24 November 2008

The Sad Tail of Citi

So the US government is putting in $20 billion for non-voting preferred stock and guaranteeing over $300 billion in securities.

They are getting only 8% on this, and remember that Citi's market cap was $22 billion. That $20B should have given the Feds 90% control of the company.

They should have taken it over, and fired (no golden parachute) upper management...Particularly Robert Rubin.

Instead, it's a suspension of dividends, and some cosmetic restrictions in executive pay.

Paul Krugman nails it:
Mark Thoma has the rundown of informed reactions. A bailout was necessary — but this bailout is an outrage: a lousy deal for the taxpayers, no accountability for management, and just to make things perfect, quite possibly inadequate, so that Citi will be back for more.

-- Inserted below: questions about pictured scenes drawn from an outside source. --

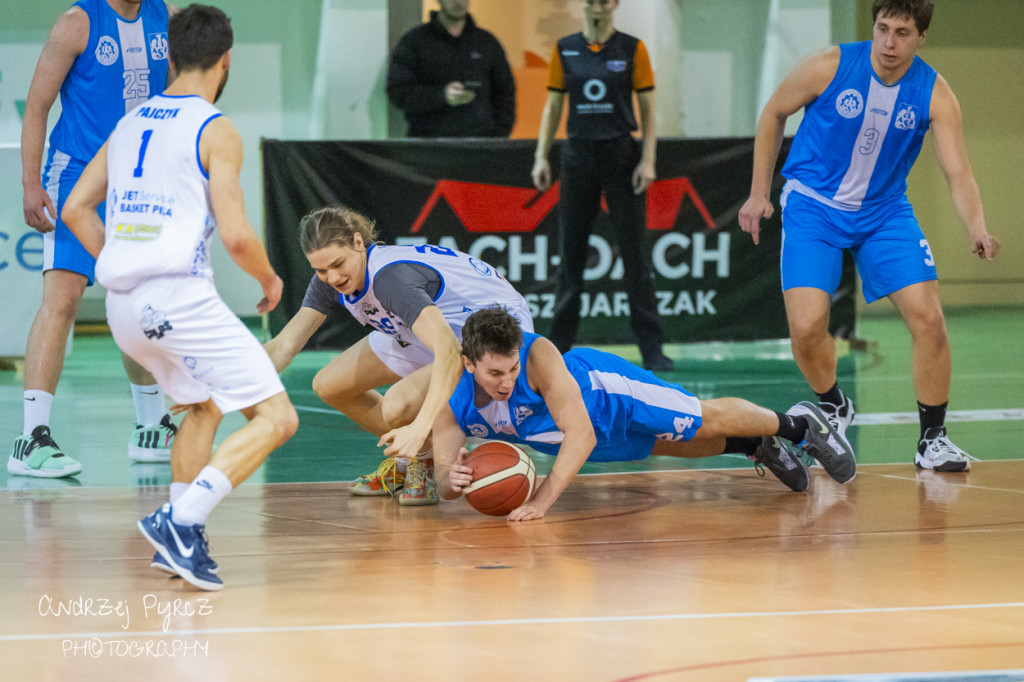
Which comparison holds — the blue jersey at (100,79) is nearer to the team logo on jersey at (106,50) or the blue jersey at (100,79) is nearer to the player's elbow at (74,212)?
the team logo on jersey at (106,50)

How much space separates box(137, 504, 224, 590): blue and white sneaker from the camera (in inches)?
148

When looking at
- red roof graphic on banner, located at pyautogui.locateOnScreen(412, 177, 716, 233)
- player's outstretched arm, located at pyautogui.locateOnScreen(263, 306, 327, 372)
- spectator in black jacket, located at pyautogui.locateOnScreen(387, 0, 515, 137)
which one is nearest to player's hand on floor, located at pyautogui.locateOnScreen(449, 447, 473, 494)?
player's outstretched arm, located at pyautogui.locateOnScreen(263, 306, 327, 372)

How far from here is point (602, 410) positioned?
4969mm

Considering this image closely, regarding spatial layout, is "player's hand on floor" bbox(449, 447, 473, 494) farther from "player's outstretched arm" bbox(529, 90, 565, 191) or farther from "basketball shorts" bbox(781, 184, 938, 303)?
"player's outstretched arm" bbox(529, 90, 565, 191)

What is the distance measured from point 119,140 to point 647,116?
19.4 feet

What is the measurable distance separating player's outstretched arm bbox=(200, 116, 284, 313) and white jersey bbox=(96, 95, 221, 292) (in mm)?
39

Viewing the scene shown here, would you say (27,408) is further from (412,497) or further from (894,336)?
(894,336)

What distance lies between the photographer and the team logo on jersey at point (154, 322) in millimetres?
3842

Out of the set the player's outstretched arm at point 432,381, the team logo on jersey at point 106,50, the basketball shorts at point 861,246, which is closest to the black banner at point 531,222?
the team logo on jersey at point 106,50

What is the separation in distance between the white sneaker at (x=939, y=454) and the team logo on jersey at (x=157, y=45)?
395 cm

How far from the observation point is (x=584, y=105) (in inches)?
368

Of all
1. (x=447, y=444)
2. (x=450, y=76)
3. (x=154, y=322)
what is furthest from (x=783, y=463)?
(x=450, y=76)

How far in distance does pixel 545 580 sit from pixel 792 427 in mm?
1888

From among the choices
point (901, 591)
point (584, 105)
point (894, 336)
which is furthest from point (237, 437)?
point (894, 336)
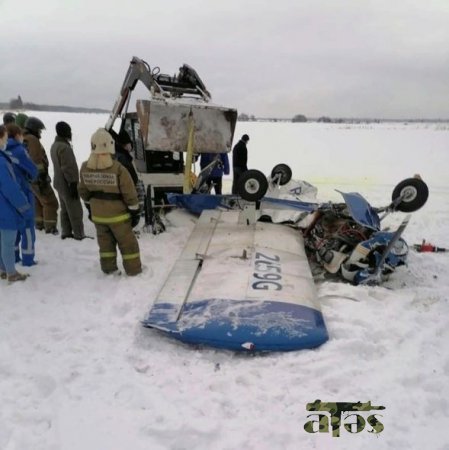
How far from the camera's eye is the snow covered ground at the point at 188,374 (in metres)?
2.57

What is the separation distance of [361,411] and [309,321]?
0.88m

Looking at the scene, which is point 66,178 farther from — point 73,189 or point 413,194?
point 413,194

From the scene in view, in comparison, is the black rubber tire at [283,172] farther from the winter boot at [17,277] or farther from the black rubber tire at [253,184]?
the winter boot at [17,277]

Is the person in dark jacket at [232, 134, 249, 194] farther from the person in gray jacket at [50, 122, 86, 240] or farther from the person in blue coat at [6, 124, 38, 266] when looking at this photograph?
the person in blue coat at [6, 124, 38, 266]

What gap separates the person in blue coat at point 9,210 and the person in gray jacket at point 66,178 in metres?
1.35

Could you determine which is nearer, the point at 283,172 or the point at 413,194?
the point at 413,194

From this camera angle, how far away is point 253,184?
17.6ft

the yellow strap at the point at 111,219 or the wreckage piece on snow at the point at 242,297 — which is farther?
the yellow strap at the point at 111,219

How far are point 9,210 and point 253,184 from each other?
276 cm

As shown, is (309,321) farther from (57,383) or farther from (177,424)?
(57,383)

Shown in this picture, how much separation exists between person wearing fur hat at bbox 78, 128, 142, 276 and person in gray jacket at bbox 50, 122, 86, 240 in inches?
50.4

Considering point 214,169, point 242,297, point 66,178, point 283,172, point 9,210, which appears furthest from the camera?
point 214,169

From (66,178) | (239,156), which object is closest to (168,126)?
(66,178)

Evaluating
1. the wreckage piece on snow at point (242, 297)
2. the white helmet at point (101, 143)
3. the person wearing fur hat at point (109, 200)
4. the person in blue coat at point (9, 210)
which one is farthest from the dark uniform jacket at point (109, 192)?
the wreckage piece on snow at point (242, 297)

Amazing how much damage the lame ducks can do in the time remaining
Paul Kedrosky goes into a bit more detail in Good Bank, Bad Bank, and F$#ked Bank ($# mine):

Here is the gist:

  • Citi will carve out $300-billion in troubled assets, which will remain on its balance sheet
    • The first $37-$40-billion in losses on those assets will go to Citi
    • The next $5-billion in losses will hit Treasury
    • The next $10-billion in losses will go to the FDIC
    • Any more losses will go to the Fed
  • There will be no management changes at Citi, because, you know, they are all fine and upstanding people who have done nothing wrong
  • There will be some compensation limitations, but those have not yet been made clear

To be clear, this is not a "bad bank" model. Assets are not, apparently, being taken off the Citi balance sheet and put into another entity walled off from the Citi biological host. Instead, they are being left on the Citi balance sheet, but tagged and bagged for eventual disposal via taxpayers. In other words, we are, given the size and nature of the maneuver, creating a new variant on the good/bad bank model that I hereby christen "f$#ked" bank. You do that, of course, when removing all the toxic assets from a "good" bank's balance sheet would leave no bank behind at all.

(emphasis mine)

You know, I was wrong when I said that Robert Rubin should be fired. He should be pursued by criminal authorities with the same Javertian intensity that that corrupt prosecutor did in the Julie Amero case (previous post).

Robert Rubin needs to go to jail for a very long time.